Adam Liptak has a somewhat puzzling critique of Supreme Court opinions in the New York Times. Two quick responses:
1. No matter what Supreme Court opinions look like, there will always be someone who criticizes them for not being clear enough. If an opinion is long, the criticism will be that the opinion has too much discussion that leaves the meaning of the decision uncertain. If an opinion is short, the criticism becomes that the opinion does not provide enough explanation and therefore leaves its meaning uncertain. If an opinion is based on a narrow ground, the criticism will be that it does not resolve enough to really clarify the law. On the other hand, if the opinion is broad, the criticism becomes that it resolves so much at once that it creates more questions than it answers and leaves the law muddied. (If an opinion manages to be of exactly average length and scope, then the criticism becomes that the opinion is too bland.)
2. I was surprised by this discussion in Liptak’s essay:
Concurrences present the bench and bar with a particular difficulty.
“A dissent tends to be a clear signal that this is one justice who is not on board with whatever scheme his or her brethren are concocting,” Sonja R. West wrote in The Michigan Law Review in 2006. “Things become murky” where concurrences are involved, she went on, as “closer inspection is needed to fully understand the justice’s position.”
Concurrences, except when they provide the court with a crucial vote, are not binding. But it is a rare judge or law clerk who pays them no heed, as they can explain, limit or amplify aspects of the court’s decision.
I have a different sense of things. In my experience, judges and lawyers in the lower courts know exactly what to do with concurrences in Supreme Court opinions that don’t provide the crucial vote. For the most part they just ignore them, unless the concurrences happen to have some language that the lawyer or judge needs to support the argument they’re making anyway.
One possible exception is a concurrence that purports to explain the majority opinion when the majority opinion is quite murky. In that relatively rare case, judges might rely on the concurrence to make sense of what the majority was trying to do but did not successfully articulate.

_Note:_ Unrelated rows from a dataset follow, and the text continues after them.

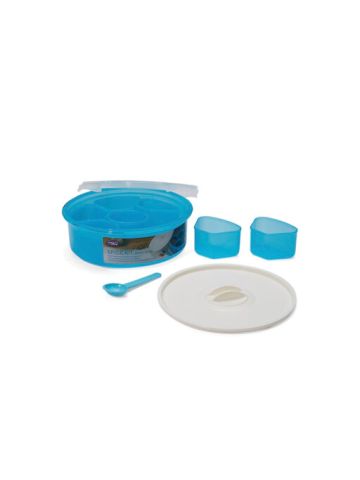 Lock & Lock   -   Lock & Lock Polypropylene  Spice Kit 20Cm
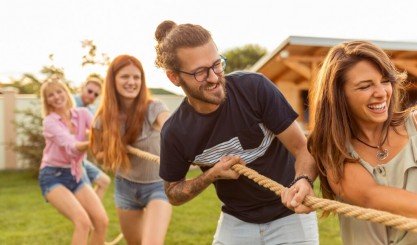 Céges rendezvények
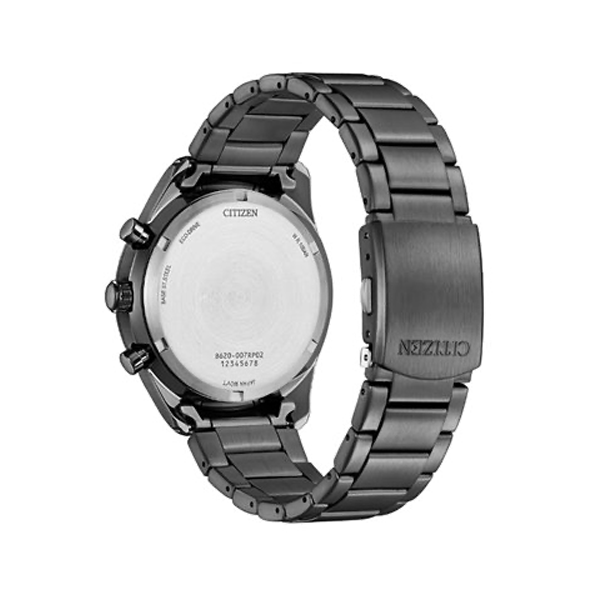 CITIZEN Outdoor Rescue - Uomo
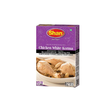 Shan Chicken White Korma 40G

But even then, it’s risky business to rely on such concurrences: Often such concurrences reflect what the concurring Justice wants the opinion to mean rather than what its author intended to say. (My sense is that Justice Breyer’s concurring opinions do this more often than those of other Justices: Breyer will write an opinion expressing his understanding of the majority opinion that will have a significant dose of Justice Breyer’s own normative view of what the opinion should have said but does not.) Either way, I don’t tend to think that concurrences are a significant source of confusion in the law.